Page extract>
============

Leading cultural change in gender diversity to leverage the Asian Economic shift

Womens article

By Claudine Ogilvie

The Chinese were right when they said “women hold up half the sky”, but the sky has a glass limit for many women and businesses are missing out. As more businesses turn to Asia for growth, they might also look at the gender gap which continues to hold back their full potential.

Throughout history and across different cultures, women’s complimentary and unique ability to lead, transform and influence are understood in different ways. A Moroccan proverb considers that when you “Instruct a man, you instruct an individual. Instruct a woman, you instruct a nation.” There is a strong commercial case for gender diversity in business, but change is hard and cultural change is even harder.

With every year, we note some important improvements in the Women in Leadership space. This is particularly evident in Western cultures and is noted to some extent within Asia, such as in Singapore where women now represent 15 percent of executive ranks. The percentage of Women directorships on ASX 200 boards has increased from 8.3% in 2009 to 21.3% in 2015 [1]. This trajectory can only be described a positive step in the right direction. However there is still so much further to go, particularly in senior executive ranks. There are only 17 percent of women on boards and 10 percent of women on executive committees in Europe, and 15 and 14 percent respectively in the US. Furthermore, only 4.4% of women hold CEO positions on S&P 500 companies [2]. There are some significant differences across various Asian countries, however on average participation rates are lower again, with 6 percent of women on boards and 8 percent on executive committees [3].

============

Captions from web page images:
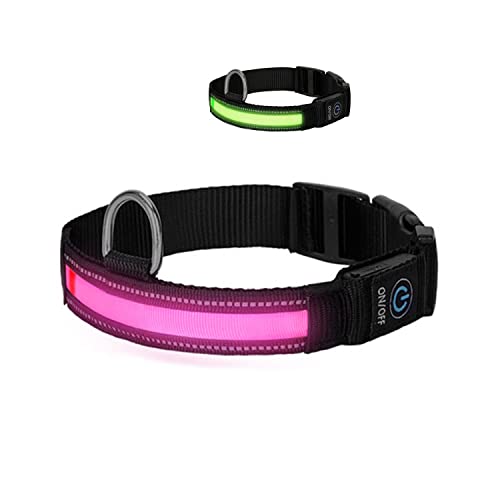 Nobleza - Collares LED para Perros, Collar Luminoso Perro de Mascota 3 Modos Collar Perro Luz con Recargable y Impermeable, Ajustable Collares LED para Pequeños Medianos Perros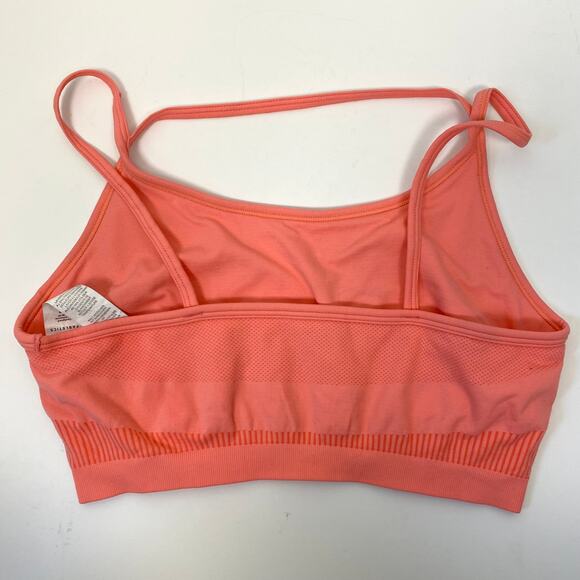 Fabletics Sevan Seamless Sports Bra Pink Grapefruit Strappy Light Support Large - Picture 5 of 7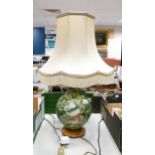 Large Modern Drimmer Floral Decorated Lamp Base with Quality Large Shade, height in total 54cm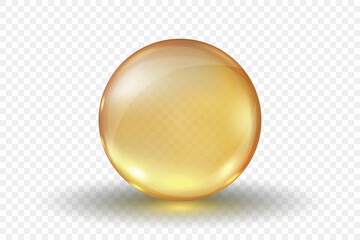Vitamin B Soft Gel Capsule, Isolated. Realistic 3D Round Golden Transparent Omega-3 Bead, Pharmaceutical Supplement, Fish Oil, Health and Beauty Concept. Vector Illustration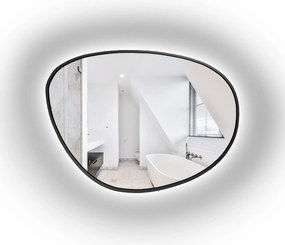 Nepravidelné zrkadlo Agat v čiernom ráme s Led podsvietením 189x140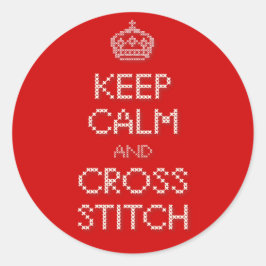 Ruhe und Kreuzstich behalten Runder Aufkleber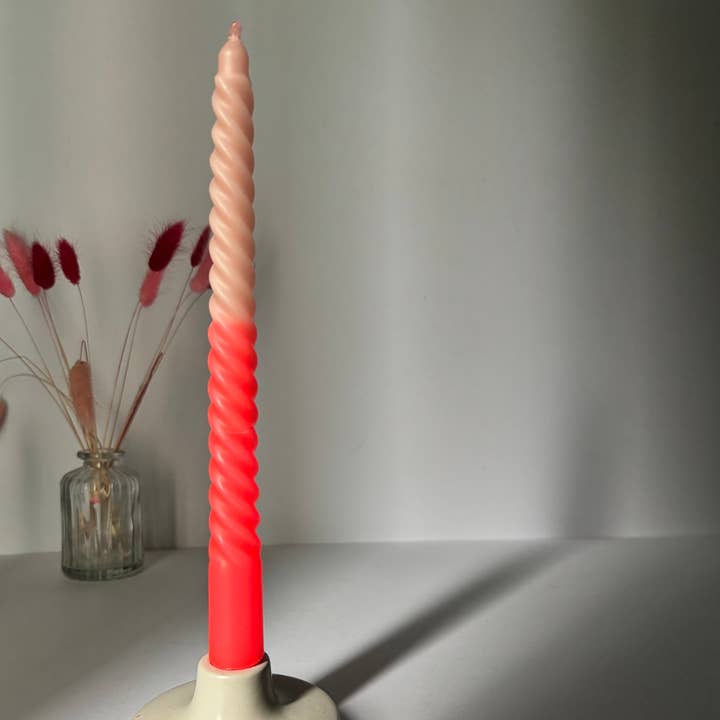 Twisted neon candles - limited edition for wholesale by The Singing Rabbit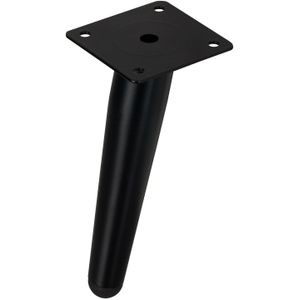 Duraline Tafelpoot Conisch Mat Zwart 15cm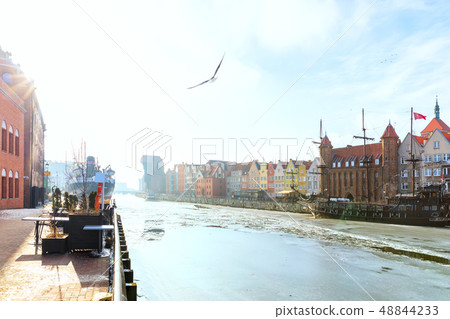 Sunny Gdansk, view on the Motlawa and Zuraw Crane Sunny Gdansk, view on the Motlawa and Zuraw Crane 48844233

============

Work task A> In the gender diversity article, why does the author say there is still far to go despite recent gains? Answer in one to three sentences.
Work task B> Pick up the article on gender diversity in Asian business after its final sentence and keep writing.

Task response A> Women remain scarce in senior ranks. In Europe they hold 17 percent of board seats and 10 percent of executive committee seats, and in the US 15 and 14 percent, while only 4.4% of S&P 500 CEOs are women. In Asia the averages are lower again, at 6 percent on boards and 8 percent on executive committees.

Task response B>
The notable shift in global economic power to the East brings an important imperative to Asian companies and other companies operating in Asia to ‘up the ante’ to enact meaningful change. The burning platform will be the performance losses. Companies with the highest proportion of women in leadership demonstrated on average 47% better return on equity and 56% improved earnings margin [4]. McKinsey Australia’s managing partner John Lydon​ explains,

The push for more women leaders has not merely created a future challenge for business but also an opportunity to excel.

Despite these compelling statistics, women become less and less visible at each layer of management. This is a starker challenge in many Asian countries. India has one of the lowest female workforce participation rates in the world at 35%, Taiwan and Malaysia is less than 50%. Even in countries where the participation rate is high, such as China at 74%, participation at a board and executive committee level remains at 8 and 9 percent.

Educating, graduating females and simply releasing them into the commercial world is not enough. Unconscious biases (in men and women) and established cultural norms are tenacious and won’t be easily wiped away. While this will be a challenging task, it is far from impossible. The time for urgent and meaningful action is now.

Deep organisational and cultural change is a lynchpin for moving these figures forward and upwards. In many Asian cultures women are expected to continue to take on full responsibility of the family household and all the associated duties. There is also insufficient infrastructure particularly in Asian (and Western) countries, such as childcare options, which will help accommodate a shift away from this reality. Women need to have the capacity, and need to be empowered to step up and take the lead.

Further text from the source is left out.